ZU ERLEDIGEN: Schreiben Sie das gesamte folgende Material Zeile für Zeile unverändert ab. Lassen Sie dabei die Bilder weg.

++++++

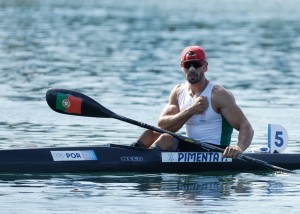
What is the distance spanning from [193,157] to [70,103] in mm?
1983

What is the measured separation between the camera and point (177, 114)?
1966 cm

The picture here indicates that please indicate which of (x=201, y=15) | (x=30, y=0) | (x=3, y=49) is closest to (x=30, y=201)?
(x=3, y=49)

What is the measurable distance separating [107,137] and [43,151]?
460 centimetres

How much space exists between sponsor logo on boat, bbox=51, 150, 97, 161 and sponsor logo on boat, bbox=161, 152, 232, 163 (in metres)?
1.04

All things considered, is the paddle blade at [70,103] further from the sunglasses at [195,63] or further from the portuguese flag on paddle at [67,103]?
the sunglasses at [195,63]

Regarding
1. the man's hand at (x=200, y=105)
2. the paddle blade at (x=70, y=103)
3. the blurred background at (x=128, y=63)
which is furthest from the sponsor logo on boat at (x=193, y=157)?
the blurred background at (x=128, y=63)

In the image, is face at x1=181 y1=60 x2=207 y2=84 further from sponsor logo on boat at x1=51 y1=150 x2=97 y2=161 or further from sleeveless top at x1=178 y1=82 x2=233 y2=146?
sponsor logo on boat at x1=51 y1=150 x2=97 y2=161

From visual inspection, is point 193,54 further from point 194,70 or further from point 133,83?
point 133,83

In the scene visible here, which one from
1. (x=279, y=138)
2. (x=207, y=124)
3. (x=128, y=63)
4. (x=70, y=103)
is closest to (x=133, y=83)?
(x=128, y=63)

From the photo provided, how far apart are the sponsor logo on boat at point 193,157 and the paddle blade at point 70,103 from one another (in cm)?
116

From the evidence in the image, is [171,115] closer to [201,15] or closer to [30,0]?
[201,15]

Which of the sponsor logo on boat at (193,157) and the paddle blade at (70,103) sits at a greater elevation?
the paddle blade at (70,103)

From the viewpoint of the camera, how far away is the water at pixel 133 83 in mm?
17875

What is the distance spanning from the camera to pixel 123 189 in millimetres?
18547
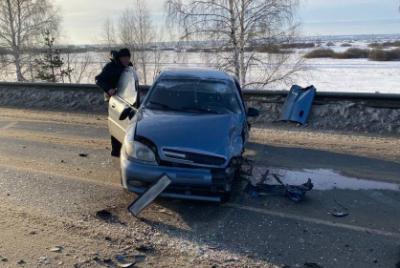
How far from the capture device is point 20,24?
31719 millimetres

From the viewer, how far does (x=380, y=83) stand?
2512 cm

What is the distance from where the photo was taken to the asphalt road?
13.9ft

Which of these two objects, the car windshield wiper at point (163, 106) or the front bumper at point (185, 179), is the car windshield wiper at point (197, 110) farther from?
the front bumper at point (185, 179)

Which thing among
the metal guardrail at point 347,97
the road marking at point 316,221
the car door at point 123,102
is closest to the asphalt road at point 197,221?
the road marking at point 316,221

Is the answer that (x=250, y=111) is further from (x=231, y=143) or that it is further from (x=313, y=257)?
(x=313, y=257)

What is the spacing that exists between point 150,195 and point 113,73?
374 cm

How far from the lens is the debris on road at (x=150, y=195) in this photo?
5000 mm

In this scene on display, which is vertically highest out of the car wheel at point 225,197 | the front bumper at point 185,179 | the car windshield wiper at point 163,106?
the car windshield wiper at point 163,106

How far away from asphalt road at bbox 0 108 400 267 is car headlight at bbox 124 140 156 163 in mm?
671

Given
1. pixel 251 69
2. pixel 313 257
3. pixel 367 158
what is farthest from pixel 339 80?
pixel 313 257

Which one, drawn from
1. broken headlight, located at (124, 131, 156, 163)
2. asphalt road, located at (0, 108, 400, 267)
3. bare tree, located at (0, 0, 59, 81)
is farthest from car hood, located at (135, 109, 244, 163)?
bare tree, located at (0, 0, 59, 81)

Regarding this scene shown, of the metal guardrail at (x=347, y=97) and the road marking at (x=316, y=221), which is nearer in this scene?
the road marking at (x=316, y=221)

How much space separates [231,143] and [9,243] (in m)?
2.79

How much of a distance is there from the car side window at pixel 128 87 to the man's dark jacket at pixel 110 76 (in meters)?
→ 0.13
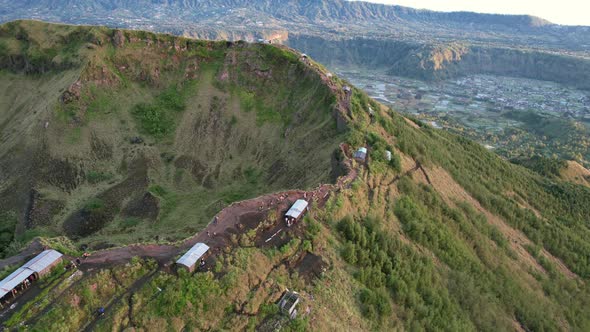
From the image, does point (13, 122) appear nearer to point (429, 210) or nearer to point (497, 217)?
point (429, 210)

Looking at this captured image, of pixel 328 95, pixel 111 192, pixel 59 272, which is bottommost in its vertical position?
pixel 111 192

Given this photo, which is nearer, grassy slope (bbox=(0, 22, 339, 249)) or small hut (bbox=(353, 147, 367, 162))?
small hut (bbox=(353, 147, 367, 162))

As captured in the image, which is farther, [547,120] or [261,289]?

++++++

ERGEBNIS:
What is the distance spanning from [193,157] to [70,103] in mm?
1983

What is the measured separation between the camera and point (177, 114)?
1966 cm

The picture here indicates that please indicate which of (x=201, y=15) | (x=30, y=0) | (x=3, y=49) is closest to (x=30, y=201)?
(x=3, y=49)

What is the measurable distance separating [107,137] and [43,151]?
460 centimetres

How much space exists between sponsor logo on boat, bbox=51, 150, 97, 161 and sponsor logo on boat, bbox=161, 152, 232, 163 (in metres)?
1.04

All things considered, is the paddle blade at [70,103] further from the sunglasses at [195,63] or further from the portuguese flag on paddle at [67,103]?
the sunglasses at [195,63]

Regarding
1. the man's hand at (x=200, y=105)
2. the paddle blade at (x=70, y=103)
3. the blurred background at (x=128, y=63)
which is furthest from the sponsor logo on boat at (x=193, y=157)?
the blurred background at (x=128, y=63)

In the image, is face at x1=181 y1=60 x2=207 y2=84 further from sponsor logo on boat at x1=51 y1=150 x2=97 y2=161 or further from sleeveless top at x1=178 y1=82 x2=233 y2=146?
sponsor logo on boat at x1=51 y1=150 x2=97 y2=161

From visual inspection, is point 193,54 further from point 194,70 or further from point 133,83?
point 133,83

In the scene visible here, which one from
1. (x=279, y=138)
2. (x=207, y=124)
3. (x=128, y=63)
4. (x=70, y=103)
is closest to (x=133, y=83)?
(x=128, y=63)

From the photo provided, how far apart are the sponsor logo on boat at point 193,157 and the paddle blade at point 70,103 from one another (in cm)?
116

From the evidence in the image, is [171,115] closer to [201,15] or closer to [30,0]?
[201,15]

Which of the sponsor logo on boat at (193,157) and the paddle blade at (70,103) sits at a greater elevation?
the paddle blade at (70,103)

From the viewpoint of the camera, how far away is the water at pixel 133 83 in mm?
17875

What is the distance spanning from the camera to pixel 123 189 in millimetres?
18547
How far from the capture device is point 20,24?
31719 millimetres

From the viewer, how far does (x=380, y=83) stand?
2512 cm

What is the distance from where the photo was taken to the asphalt road?
13.9ft

Which of these two objects, the car windshield wiper at point (163, 106) or the front bumper at point (185, 179), is the car windshield wiper at point (197, 110) farther from?
the front bumper at point (185, 179)

Which thing among
the metal guardrail at point 347,97
the road marking at point 316,221
the car door at point 123,102
is closest to the asphalt road at point 197,221?
the road marking at point 316,221

Is the answer that (x=250, y=111) is further from (x=231, y=143) or that it is further from (x=313, y=257)?
(x=313, y=257)

What is the spacing that exists between point 150,195 and point 113,73?
374 cm

How far from the lens is the debris on road at (x=150, y=195) in this photo?
5000 mm

In this scene on display, which is vertically highest out of the car wheel at point 225,197 | the front bumper at point 185,179 | the car windshield wiper at point 163,106?
the car windshield wiper at point 163,106

How far away from asphalt road at bbox 0 108 400 267 is car headlight at bbox 124 140 156 163 in mm?
671

Given
1. pixel 251 69
2. pixel 313 257
3. pixel 367 158
what is farthest from pixel 339 80?
pixel 313 257

Which one, drawn from
1. broken headlight, located at (124, 131, 156, 163)
2. asphalt road, located at (0, 108, 400, 267)
3. bare tree, located at (0, 0, 59, 81)
is farthest from car hood, located at (135, 109, 244, 163)?
bare tree, located at (0, 0, 59, 81)

Regarding this scene shown, of the metal guardrail at (x=347, y=97) and the road marking at (x=316, y=221), which is nearer in this scene?
the road marking at (x=316, y=221)

How much space separates [231,143] and [9,243] (in m)?
2.79

How much of a distance is there from the car side window at pixel 128 87 to the man's dark jacket at pixel 110 76 (in meters)?
→ 0.13
From the image, does point (13, 122) appear nearer to point (429, 210) or nearer to point (497, 217)?
point (429, 210)

Looking at this captured image, of pixel 328 95, pixel 111 192, pixel 59 272, which is bottommost in its vertical position?
pixel 111 192

Given this photo, which is nearer, grassy slope (bbox=(0, 22, 339, 249)) or small hut (bbox=(353, 147, 367, 162))?
small hut (bbox=(353, 147, 367, 162))

As captured in the image, which is farther, [547,120] or [261,289]?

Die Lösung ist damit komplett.